La notion de transmission est d’ailleurs amenée en filigrane et reste présente dans toute la pièce. En effet, le terreau de la pauvreté ouvre la voie à une reproduction du mal. De parent à enfant, la spirale de la pauvreté est un héritage, à tel point qu’on peut penser qu’il y a du Bourdieu là-dedans (cf. Les Héritiers). Comme lorsque la propre mère de Steven insiste pour que son fils embarque dans la combine de Mario Vaillancourt, bien qu’elle connaisse l’homme et les risques de la démarche. Pressés par le manque d’argent, les personnages n’ont pas tous les outils pour reconnaître le bien du mal, comme l’illustre le personnage de Carl, leur éthique est fluctuante et mal affirmée car ils n’ont pas le luxe de l’avoir appris. Et c’est là que le rire s’arrête. Steven, le plus lucide et donc le plus apte à identifier l’injustice de sa condition, reconnaît et intègre son statut de pauvre, et c’est cette conscience qui est la plus douloureuse, mêlée à celle de l’avoir transmis à son fils.

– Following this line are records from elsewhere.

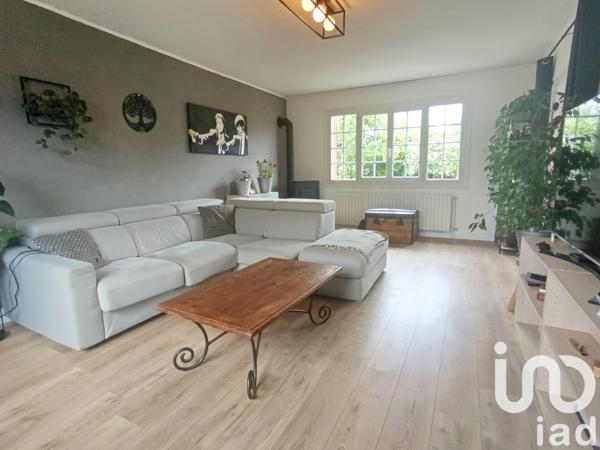Maison à vendre 5 pièces 90 m² Marcilly-sur-Eure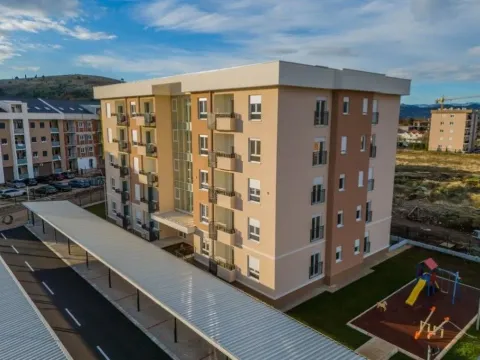 Sale, one bedroom apartment, 45m², Zabjelo, Podgorica - image 1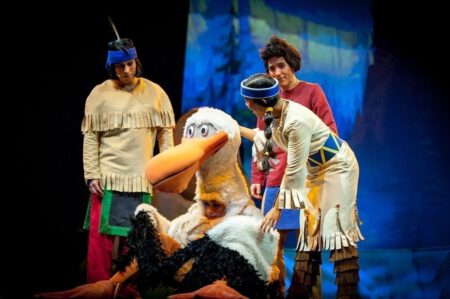 YAKARI Musical 2016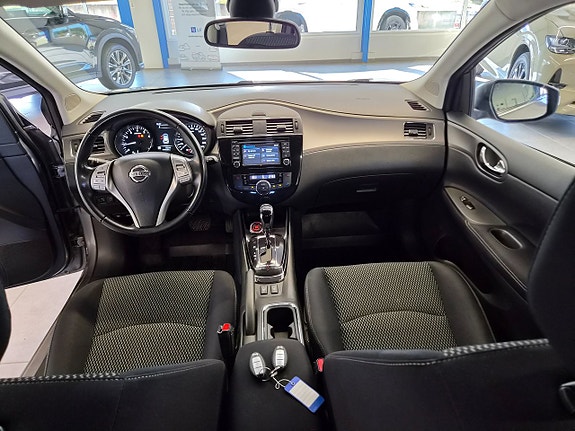 Nissan Pulsar 9 of 14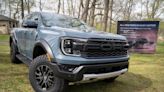 2024 Ford Ranger Raptor brings 405 HP to midsize truck segment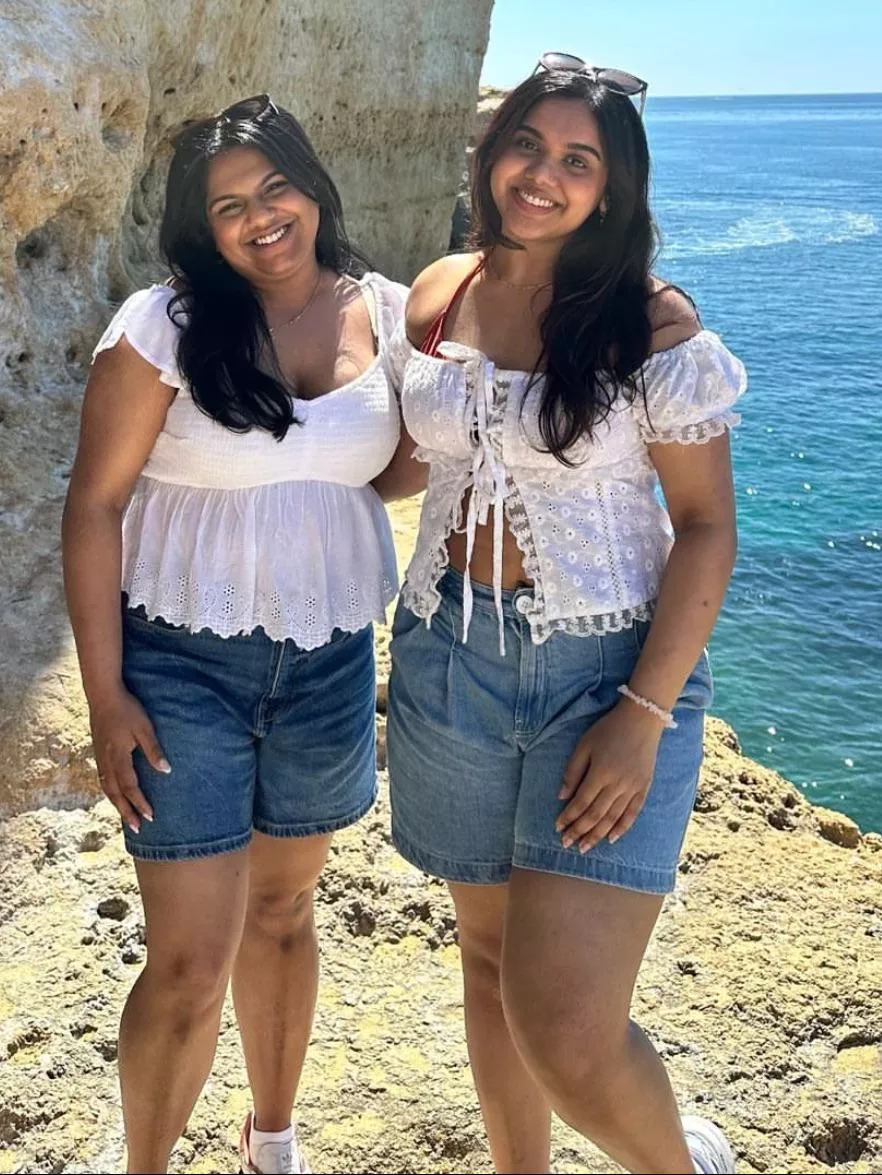 Left or right? How’s the lines ? posted by No_Alps2830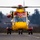 Royal Canadian Air Force helicopter crew visits Coast Guard Air Station Astoria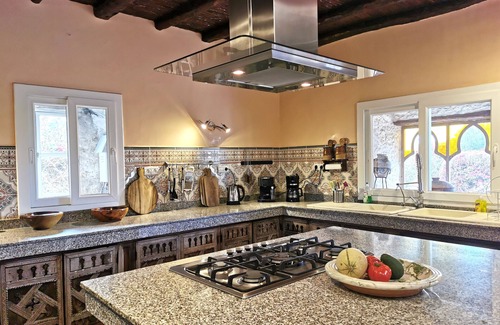 Sidi Kaouki Villa | Maison Mimosa, lovely 3 bedroom villa with a Large pool
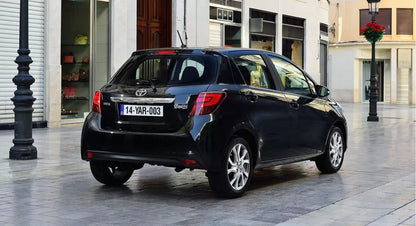 Fotografie vozu Toyota Yaris Club 1.33, 73 kW, Benzinový výroba 09/2014 - 07/2015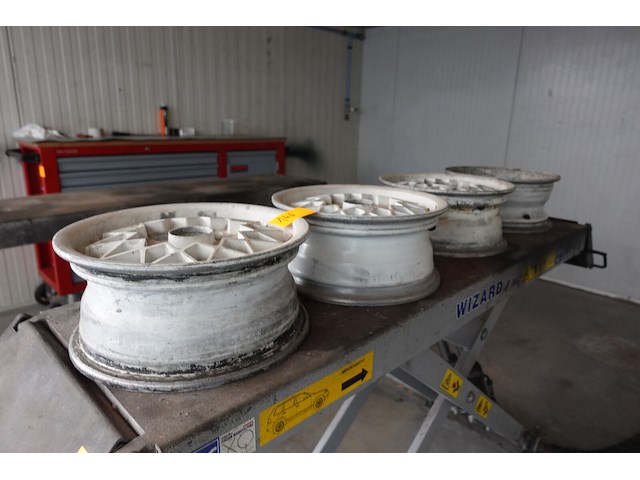 4x velg rw - afbeelding 7 van  7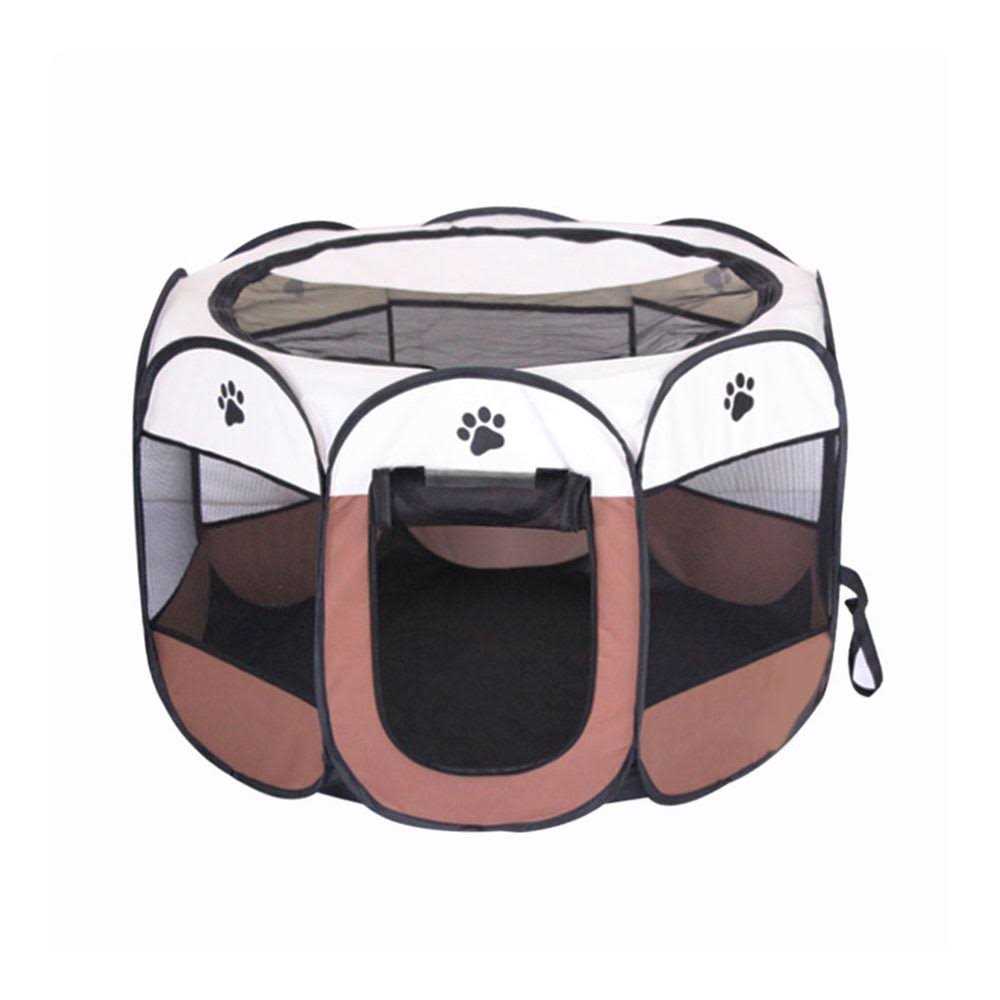 Portable Foldable Pet Playpen A8108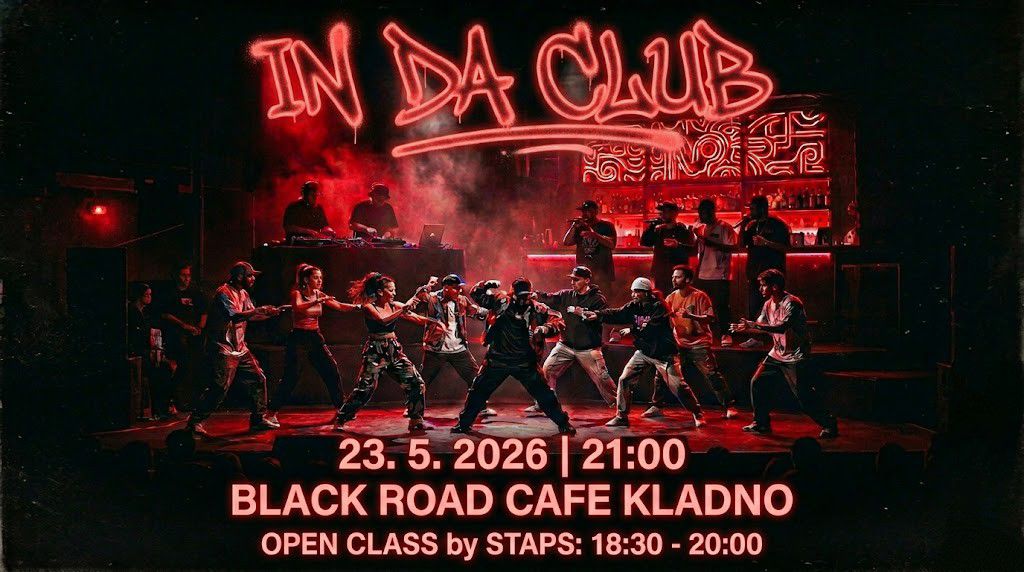 IN DA CLUB - STREET DANCE 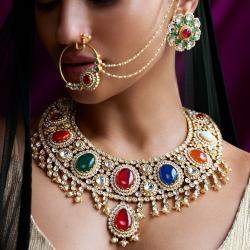 Aulerth x Suneet Varma Roxana Necklace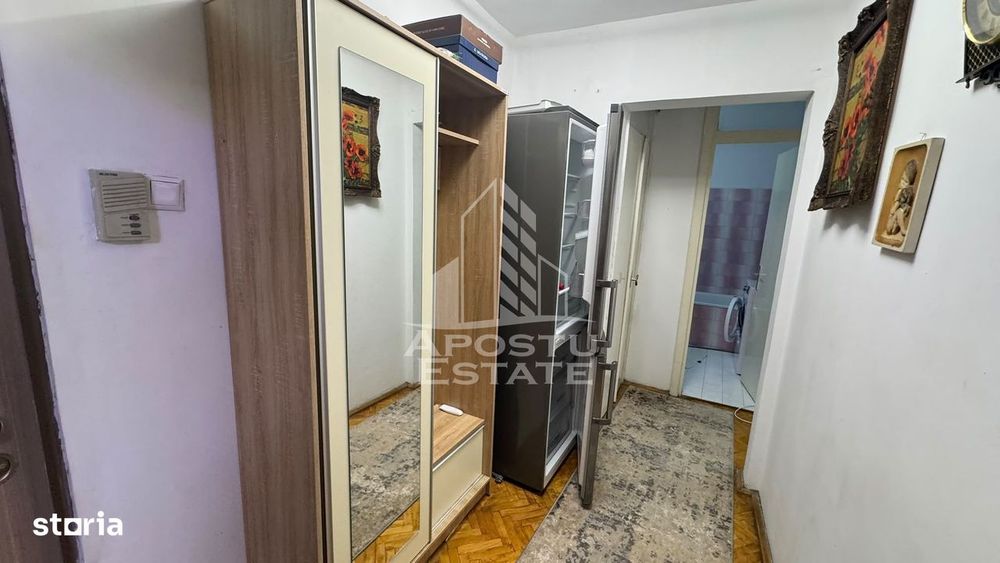 Apartament 2 camere de inchiriat, zona Complexul Studentesc, Timisoara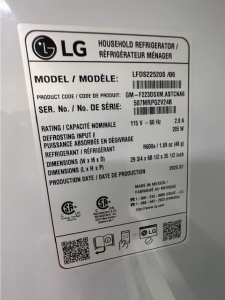 Kim's Appliances French Door Bottom Freezer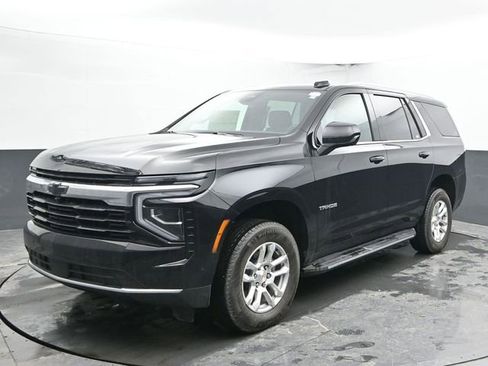 New 2026 Chevrolet Tahoe LS image 5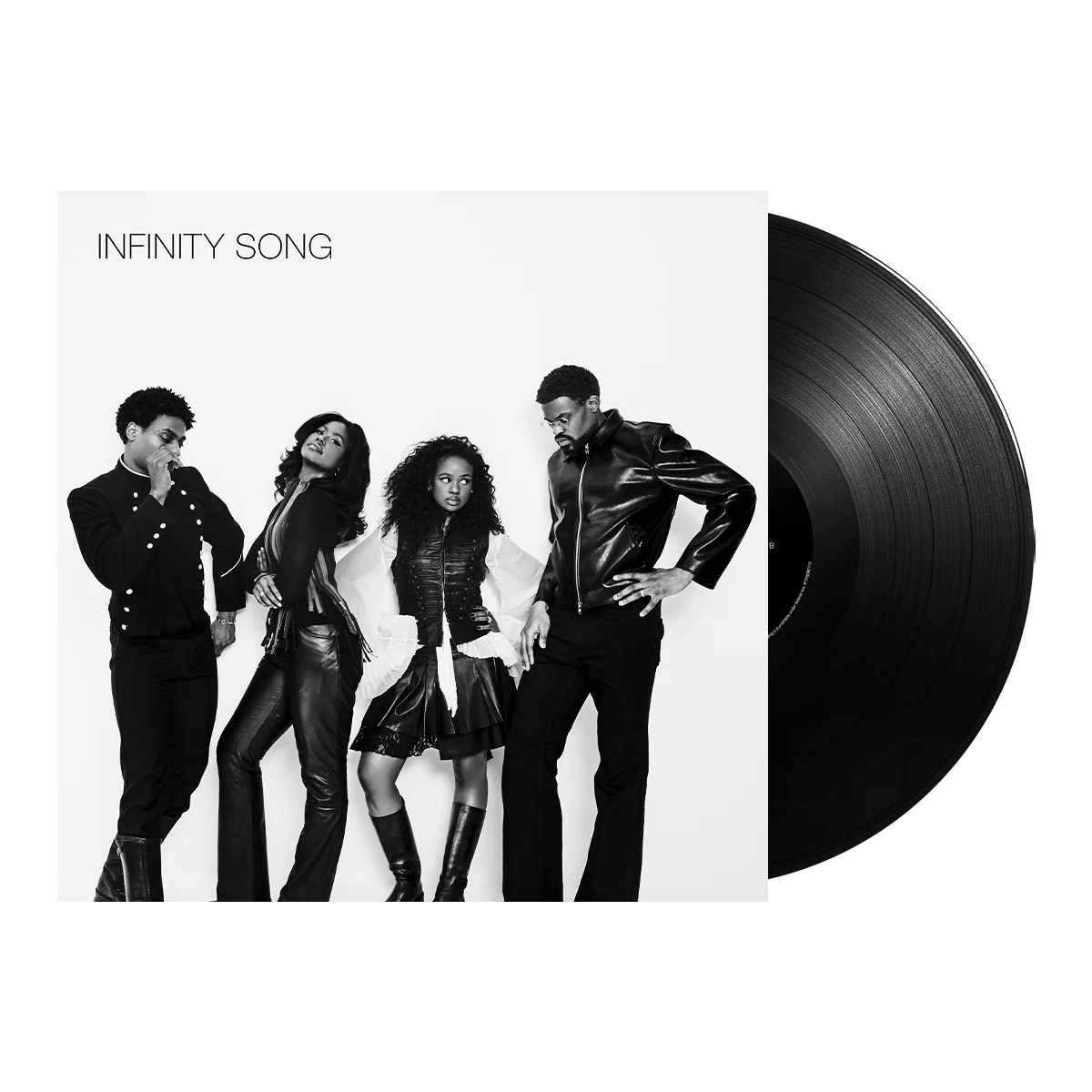 Infinity Song - Infinity Song [LP] Vinyl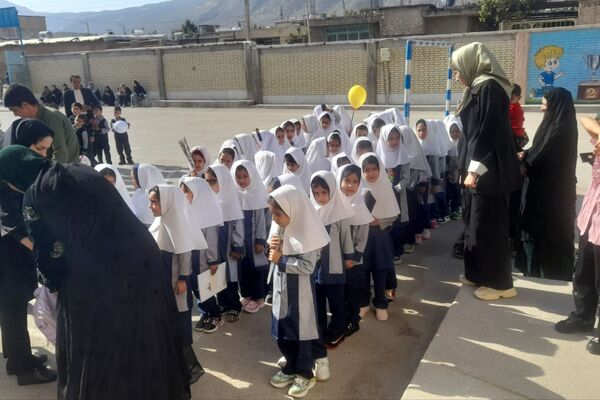 دبستان فاطمه الزهرا میلاس، پایگاهی برای آغاز درخشان‌ترین رویاها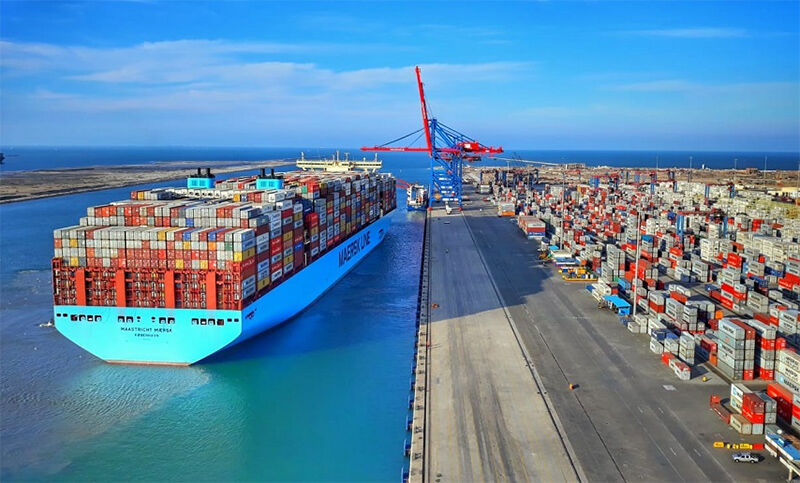 حمل و نقل دریایی برای صادرکنندگان مانع تراشی می‌کند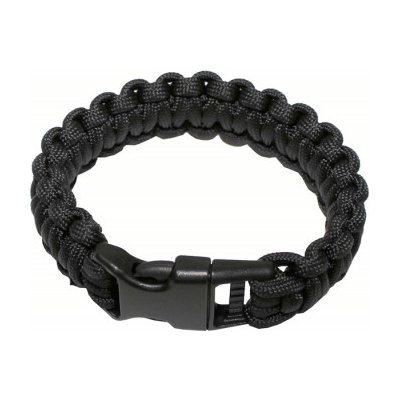 Max Fuchs Paracord černá – Zboží Dáma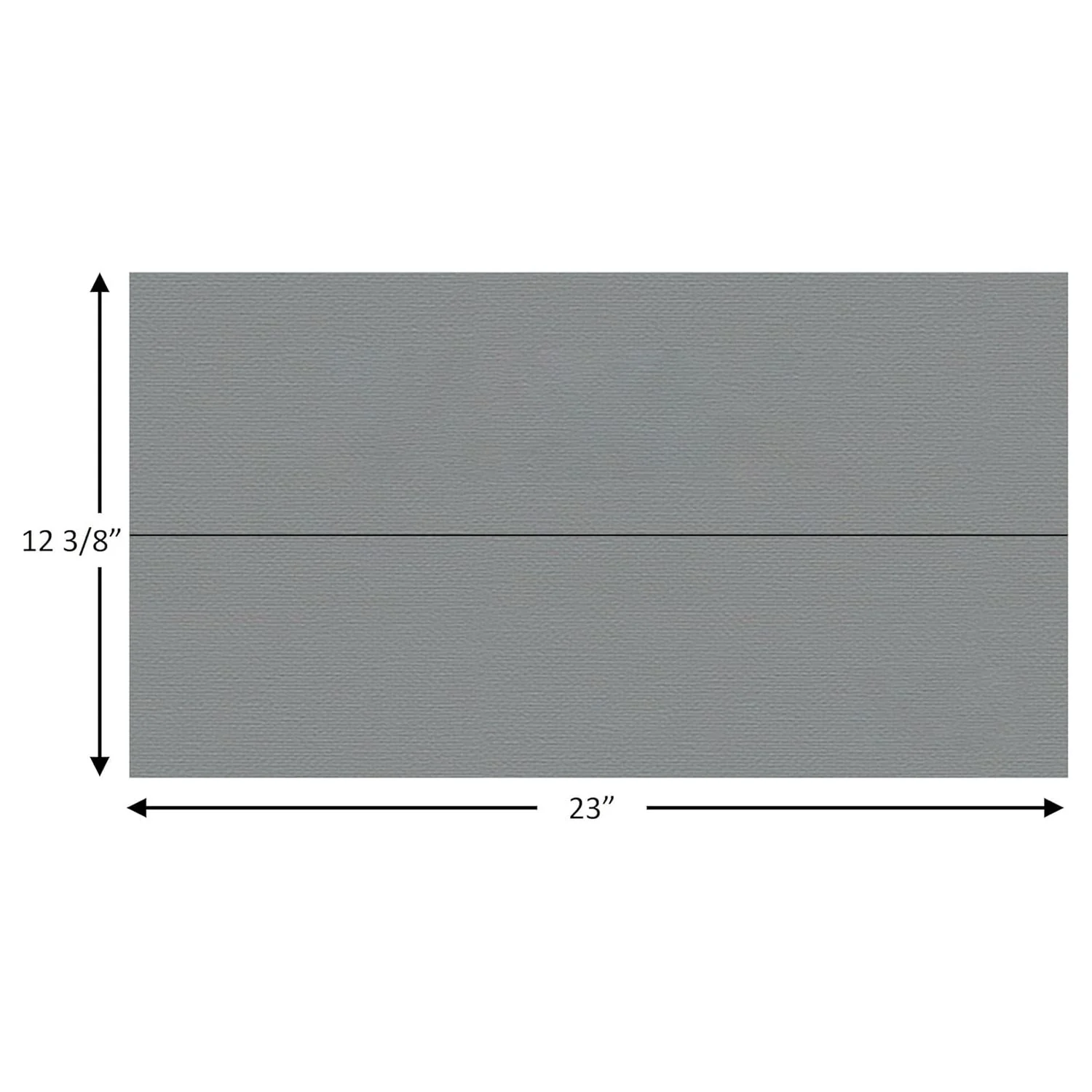Lennox Wood Stove Refractory Baffle Boards (2-Pack): PR-ISO2205-AMP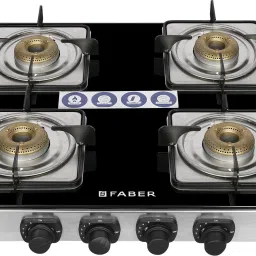 Supreme Plus C 4BB AI Glass Automatic Gas Stove-image-20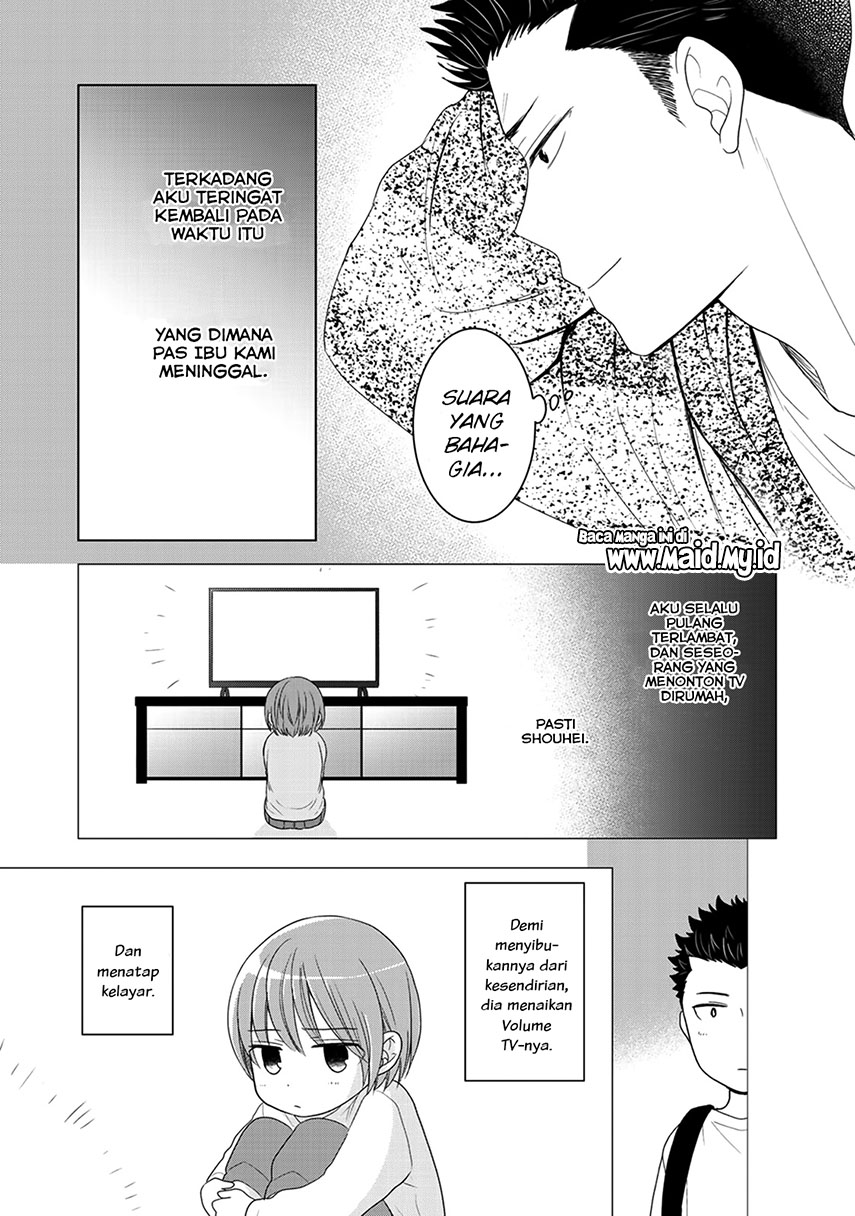 Kitaku Tochuu de Yome to Musume ga Dekita n dakedo, Dragon datta Chapter 08 Gambar 30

Pour réussir un poulet est une pièce à voir, pour la langue, pour le message, pour le jeu des interprètes, pour la musique de Misteur Valaire et aussi pour le malaise qu’elle crée en soi. Parce qu’on ne va pas au théâtre pour se faire dire que tout va bien.

Crédit Photo : Suzanne O’Neill / La Licorne/ La Manufacture
Pour réussir un poulet, de Fabien Cloutier, du 23 septembre au 1er novembre 2014, à la Grande Licorne.